Her beauty was all that she had,
She was built like a North River shad;
She’d an India-rubber lip, like the rudder of a ship,
With a razor she was bad.

She wasn’t very fat.
Or either very thin;
She looked, when she was dressed,
Like a straw in a barrel of gin.
I took her to the ball
Of the Hardly Able Club,
It cost a ten-case note
For to fill her up with grub.

She’d an eye like a hard-shell clam,
And a voice like a catamaran;
She could chin for an hour at a forty-horse power,
And an ear like a Japanese tan.
Her hair was an indigo blue,
She was as graceful as a kangaroo;
You ought to hear her rustle with her patent leather bustle.
She could whistle like a steamboat, too.

But since she ran away,
I’ve almost lost my breath;
If she travels on her shape,
She’s sure to starve to death.
If I had married her,
I’d almost been afraid
Of being shot or scalped
By the mother-in-law brigade.

For she was a funny old guy,
With a double-barrelled squint in her eye;
Her number ten feet used to cover up the street,
She’d a mouth like a crack in a pie.
She’d a cheerful cemetery laugh,
And a head like a Mexican calf;
When she’d cry, you’d think she’d died,
This gal who was so fond of her half-and half.

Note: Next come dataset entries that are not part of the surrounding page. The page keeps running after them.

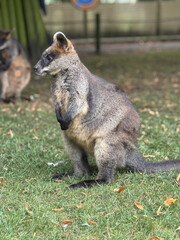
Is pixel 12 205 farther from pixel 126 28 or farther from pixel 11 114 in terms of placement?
pixel 126 28

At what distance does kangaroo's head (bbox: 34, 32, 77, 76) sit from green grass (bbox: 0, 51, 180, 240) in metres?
1.08

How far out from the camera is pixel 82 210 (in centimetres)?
327

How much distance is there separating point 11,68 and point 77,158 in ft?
13.6

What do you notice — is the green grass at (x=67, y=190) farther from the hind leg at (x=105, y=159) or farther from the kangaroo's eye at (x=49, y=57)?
the kangaroo's eye at (x=49, y=57)

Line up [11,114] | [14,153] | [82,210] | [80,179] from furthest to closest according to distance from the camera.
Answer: [11,114]
[14,153]
[80,179]
[82,210]

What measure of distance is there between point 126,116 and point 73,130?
0.54 metres

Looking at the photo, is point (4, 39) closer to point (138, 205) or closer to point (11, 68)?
point (11, 68)

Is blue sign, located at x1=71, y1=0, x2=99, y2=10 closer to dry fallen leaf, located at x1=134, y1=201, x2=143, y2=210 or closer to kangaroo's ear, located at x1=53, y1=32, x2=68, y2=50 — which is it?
kangaroo's ear, located at x1=53, y1=32, x2=68, y2=50

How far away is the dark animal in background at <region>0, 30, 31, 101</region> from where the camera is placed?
744 cm

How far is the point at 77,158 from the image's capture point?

written in 1880 by Godfrey Marks, a pseudonym of British organist and composer James Frederick Swift (1847–1931)

Y’heave ho! my lads, the wind blows free,
A pleasant gale is on our lee;
And soon across the ocean clear,
Our gallant barque shall bravely steer.
But ere we part from England’s shores to-night,
A song we’ll sing for home and beauty bright.

Then here’s to the sailor, and here’s to the hearts so true,
Who will think of him upon the waters blue!
Sailing, sailing, over the bounding main;
For many a stormy wind shall blow, ere Jack comes home again!
Sailing, sailing, over the bounding main;
For many a stormy wind shall blow, ere Jack comes home again!

The sailor’s life is bold and free,
His home is on the rolling sea;
And never heart more true or brave
Than his who launches on the wave,
Afar he speeds in distant climes to roam,
With jocund song he rides the sparkling foam.

The tide is flowing with the gale,
Y’Heave ho! my lads, set ev’ry sail;
The harbor bar we soon shall clear;
Farewell once more to home so dear,
For when the tempest rages loud and long,
That home shall be our guiding star and song.